It was visits to his
Uncle Al that started San Antonio potter Jack Boyle on the path to clay.
“I was maybe 5 or 7,
but he’d let us play with the clay,” Boyle said. “Then he’d fire what we had
made and send it to us.”
What Boyle didn’t
appreciate at the time was that Uncle Al owned Jugtown Pottery in Seagrove,
North Carolina, a pottery community with roots going back at least 200 years.
Then Uncle Al sold the shop and the visits stopped.
A decade or so
later, Boyle, born in St. Petersburg and a graduate of Lakewood High School,
enrolled in the University of South Florida as an art major.
He thought he would
head south to the Ellenton area. But a friend of his knew someone selling a
wheel and kiln and other equipment. He also had space to lease at a price Boyle
couldn’t refuse.
There was one small
problem. San Antonio, in a rural part of Pasco County—Boyle’s shop looks out on
a hay field across the road—isn’t exactly teeming with potential customers.
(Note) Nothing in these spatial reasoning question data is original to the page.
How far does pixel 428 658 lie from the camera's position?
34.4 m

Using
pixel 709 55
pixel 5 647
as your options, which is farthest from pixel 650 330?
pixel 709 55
Boyle
had to find ways to connect with a larger customer base.
“I did everything I
could think of and never turned down an opportunity,” Boyle said.
“Everything” meant a
grueling schedule of art and craft festivals, pitching his work to galleries
across the country, selling work in his own shop, and teaching classes. More
recently, he has begun producing videos featuring artists around the country.
Boyle and his wife, Deborah Gillars, a recently retired high school art
teacher, raised three children and put them through college. They built a home
and kept adding to their shop.
His work is rustic and earthy. What appears to be
a small tree branch forms a pouring handle curved above a footed teapot glazed
in river-blue and loam-brown. Bowls glazed in shades of dark coffee, cobalt and
cream feature designs carved into the rims, dark lines evoking rolling
foothills or the waves of a wind-rippled field of grass. Browns and blues and
greens flow over vases’ carved bellies like streams over stones, inviting the
hand as well as the eye to explore the surfaces.
But Boyle’s work
isn’t just that of an artist. And some of his most important tools aren’t his
wheel or kiln.
Boyle begins most
pieces with a tape measure, a calculator, and calipers. His customers expect
pieces of specific dimensions, so he measures the height, the width at the
belly, and other spots of a finished model piece, using the metric side of his
tape “because the system makes more sense,” Boyle explained.
“Then I add a
percentage to the measurements to allow for shrinkage in the kiln,” Boyle said,
tapping the keys of the calculator.
As he forms the new
piece on the wheel, Boyle takes periodic measurements to be sure he is staying
true to the model.
Other important
tools are the gauges controlling the flow of propane into his gas-fired kiln
and the pyrometer that tells him how hot the temperature is inside the kiln.
Boyle’s gas kiln
sits on his back porch and is so big the racks are built on a trolley that
slides in and out of the kiln on metal tracks. Each time he checks the
temperature in the kiln, Boyle records the information in a notebook. Later he
reads through his notebooks.
“I have hundreds of
these,” he said. “I’m looking for the thread of consistency that will help me understand
how to get similar results each time. A change in the barometric pressure or
the way I stack the pieces in the kiln can change the way the glazes work.”
Boyle estimates he
has produced hundreds of thousands of mugs, trays, bowls, vases, and other functional
art over the almost forty years he has worked as a potter. Recently, however,
he has begun producing a more conceptual line of work.
Boyle is fascinated
by the ancient geoglyphs—massive images carved into the surface of the earth
and visible only from the air—found around the world. One of those images, a
150-foot long spider that is part of the Peruvian Nazca line glyphs, appears in
miniature form on one of Boyle’s rocket ships along with carved prose and the
latitude and longitude of the glyph.
“Don’t you just
wonder if those geoglyphs aren’t part of some sort of intergalactic scavenger
hunt?” Boyle asked, his eyes twinkling at the idea.
Tour-goers following the south-to-north route
will find Jack Boyle’s San Antonio Pottery studio listed as the last stop.
Guest artists Michele Ginouves, Hil-Dee Bates, Maggie Clark, Barbara Ott, and
Joel Ott will display their work throughout the shop, and Jack will open his
large kiln out back around 5 p.m. Join the party, too—there will be music, an
antique Coke cooler with beverages, and lots of festivity.